Les créateurs de GPT-J se font appeler EleutherAI. Ce groupe a fait parler de lui au début de cette année en dévoilant The Pile, une base de données textuelles de 835 gigaoctets dans laquelle se croisent les archives de PubMed et la totalité de Wikipédia. GPT-J a développé ses six milliards de paramètres au fil de cinq semaines d’entraînement sur The Pile. Selon ses créateurs, ses performances atteignent presque celles de GPT-3 Curie, un modèle équivalent en taille mais développé en privé par OpenAI. On est encore loin des 175 milliards de paramètres de GPT-3 Davinci, mais on progresse. (Il existe quatre versions plus ou moins imposantes et coûteuses de GPT-3.)

Vous pouvez essayer GPT-J sur le site officiel de ses créateurs ou le télécharger sur GitHub. C’est évidemment gratuit. Interrogé par VentureBeat, Connor Leahy, un membre fondateur d’EleutherAI, a déclaré : « Nous pensons pouvoir dire que ce modèle de langage autorégressif open-source est de loin le meilleur de sa catégorie. » GPT-J est capable de prouver des théorèmes mathématiques, de réaliser des calculs, de produire du code informatique prêt à l’emploi… Et, bien sûr, de répondre à vos questions ou de compléter le texte que vous lui fournissez. Cependant, quelques observateurs demandent : diffuser aussi largement un outil aussi puissant est-il bien raisonnable ?

Dans Why Release a Large Language Model?, un article publié sur son blog officiel une semaine avant le lancement de GPT-J, Connor Leahy et ses collègues donnent trois arguments pour motiver la diffusion de leur modèle. Fait intéressant, chacun de ces arguments fait écho aux préoccupations de la communauté open-source.

Premier point : « Des recherches importantes et significatives sur la sécurité peuvent être réalisées avec un accès à des modèles imposants et pré-entraînés. Nous aimerions rendre de telles recherches possibles et faciles pour des chercheurs dotés de faibles ressources (et participer nous-mêmes à ces recherches). » Pour EleutherAI, les modèles de langages de grande taille ne sont pas « dangereux au point de causer la fin du monde »… Pour le moment. Afin de découvrir les failles et les dangers potentiels de tels modèles avant qu’ils ne se manifestent, tous les chercheurs doivent être libres de plonger les mains dans le cambouis. Telle est la première mission (somme toute altruiste) de GPT-J.
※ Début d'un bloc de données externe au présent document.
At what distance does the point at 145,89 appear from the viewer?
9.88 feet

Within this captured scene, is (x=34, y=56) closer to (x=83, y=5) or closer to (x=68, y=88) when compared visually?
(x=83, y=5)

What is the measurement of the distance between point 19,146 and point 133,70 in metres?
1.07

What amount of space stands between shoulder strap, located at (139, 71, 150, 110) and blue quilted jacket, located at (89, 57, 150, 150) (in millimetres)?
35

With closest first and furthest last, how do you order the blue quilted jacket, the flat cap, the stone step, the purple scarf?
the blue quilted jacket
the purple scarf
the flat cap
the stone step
Deuxième point : « La majeure partie (>99%) des dégâts entraînés par GPT-3 sont survenus au moment de la publication du papier scientifique. » Techniquement, GPT-3 est simple. Créer un modèle de langage extrêmement lourd et performant est avant tout une histoire de moyens. « Si quelques volontaires qui travaillent sur leur temps libre avec de la puissance de calcul empruntée peuvent assembler un modèle de ce genre, affirme EleutherAI, tout le monde peut. » Autrement dit : le potentiel de nuisance des modèles de langage géants est déjà tout prêt à fleurir sous l’impulsion d’acteurs riches et puissants. Selon Connor Leahy et ses collègues, le top 1% des acteurs dangereux sera sans doute responsable de plus de 99% des dégâts. Ils concluent : « Essayer de tenir cette technologie hors des mains des acteurs malveillants est futile, et ce que nous pouvons faire de mieux est de permettre à la société toute entière de l’étudier et l’utiliser pour de bonnes causes. »

Dernier point : « Retarder le lancement des modèles de langages ne permettra pas de déjouer les attaques sur nos ressources épistémiques. » Plus clairement : les assauts incessants sur les connaissances de nos sociétés dans notre époque ne doivent pas transformer les modèles de langages en boucs-émissaires. Ces derniers temps, de nombreux observateurs (notamment le Center for Security and Emerging Technology de l’université de Georgetown) redoutent de voir GPT-3 et ses descendants alimenter des campagnes de désinformation de grande ampleur. Et EleutherAI de pointer du doigt « les fermes de trolls » et « les algorithmes des plateformes sociales qui super-chargent la désinformation ». Ce n’est pas moi, ce sont les autres.